Mário Silva – Expresso das Ilhas (cv), opinião
Tem setenta anos.
Passou a vida a trabalhar. Era pescador. Na Ribeira da Barca, pescou de tudo um
pouco. Inclusive, o presente. Sobreviveu. Nunca conseguiu pescar o futuro.
Nunca! E não sabe o porquê. Vai morrer sem saber onde mora o futuro. Destino
traçado.
Teve seis filhos,
com três mulheres diferentes. Poucos, para a sua geração. Os filhos cresceram.
Queria que estudassem. Mas o peixe não foi suficiente para tanto. Sabia que o
peixe ia acabar. Um dia. Como acabou. Mais cedo do que pensava.
Chegou a hora de fazer
o balanço da sua geração. Suas vidas. E concluiu: foram para o mar; fizeram
filhos; jogaram cartas; beberam grogue. Foi assim. Nas noites e nas tardes da
Ribeira da Barca. E de Rincão. Há cem. Trinta. Vinte anos. Desde o «tempo
Português». Passando pelo «tempo do partido único». E, agora, no «tempo da
democracia». Para eles nada muda. Salvo a idade.
Quando o céu está
limpo, desabafam. Falam com o Vulcão do Fogo. Aí à sua frente. Tão perto! Às
vezes, dá vontade de cair no mar. Nadar. Ir abraçá-lo. Mas o vulcão não resolve
o problema dos outros. O que pode fazer, e fá-lo sempre com prazer, é oferecer
a sua presença amiga.
Há uns anos
insistiu com os filhos. Para partirem. Não para o estrangeiro, claro está! Mas
para a Boa Vista. Ilha Prometida. Os pescadores de Santa Cruz entenderam isso.
Desde muito cedo, partiram. Hoje, são a maioria na Boa Vista. Tiveram boa vista.

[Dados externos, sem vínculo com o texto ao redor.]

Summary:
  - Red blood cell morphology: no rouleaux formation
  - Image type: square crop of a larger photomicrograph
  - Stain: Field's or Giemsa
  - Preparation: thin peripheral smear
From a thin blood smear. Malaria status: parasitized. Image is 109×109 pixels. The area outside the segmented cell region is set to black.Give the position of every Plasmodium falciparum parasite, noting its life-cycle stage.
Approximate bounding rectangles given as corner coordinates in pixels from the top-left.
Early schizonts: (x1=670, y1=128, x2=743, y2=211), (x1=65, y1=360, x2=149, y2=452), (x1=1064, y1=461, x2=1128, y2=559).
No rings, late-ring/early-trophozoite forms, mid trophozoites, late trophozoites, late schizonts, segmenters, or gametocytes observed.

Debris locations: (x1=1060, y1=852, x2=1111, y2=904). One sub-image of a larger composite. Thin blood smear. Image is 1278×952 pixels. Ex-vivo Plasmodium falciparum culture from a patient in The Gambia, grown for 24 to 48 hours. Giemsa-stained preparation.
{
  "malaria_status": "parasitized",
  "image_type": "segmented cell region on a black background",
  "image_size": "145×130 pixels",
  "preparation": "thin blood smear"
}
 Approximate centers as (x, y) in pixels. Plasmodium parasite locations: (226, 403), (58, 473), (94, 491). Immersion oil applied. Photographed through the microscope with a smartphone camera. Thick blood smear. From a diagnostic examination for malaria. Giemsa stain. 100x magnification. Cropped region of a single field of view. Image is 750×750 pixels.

Ainda não pescaram o futuro. Mas sabem onde fica. Já não é mau. Pode ser que um
dia o pesquem! Pode ser! Pode ser!
- Por que será, Joa
Quim, que para muitos, a vida não melhora? Governo vai. Governo vem. Ora do
centro; ora de esquerda; ora não se sabe muito bem de que lado. Se não souberes
responder-me, pergunta a quem sabe. Ou ninguém sabe?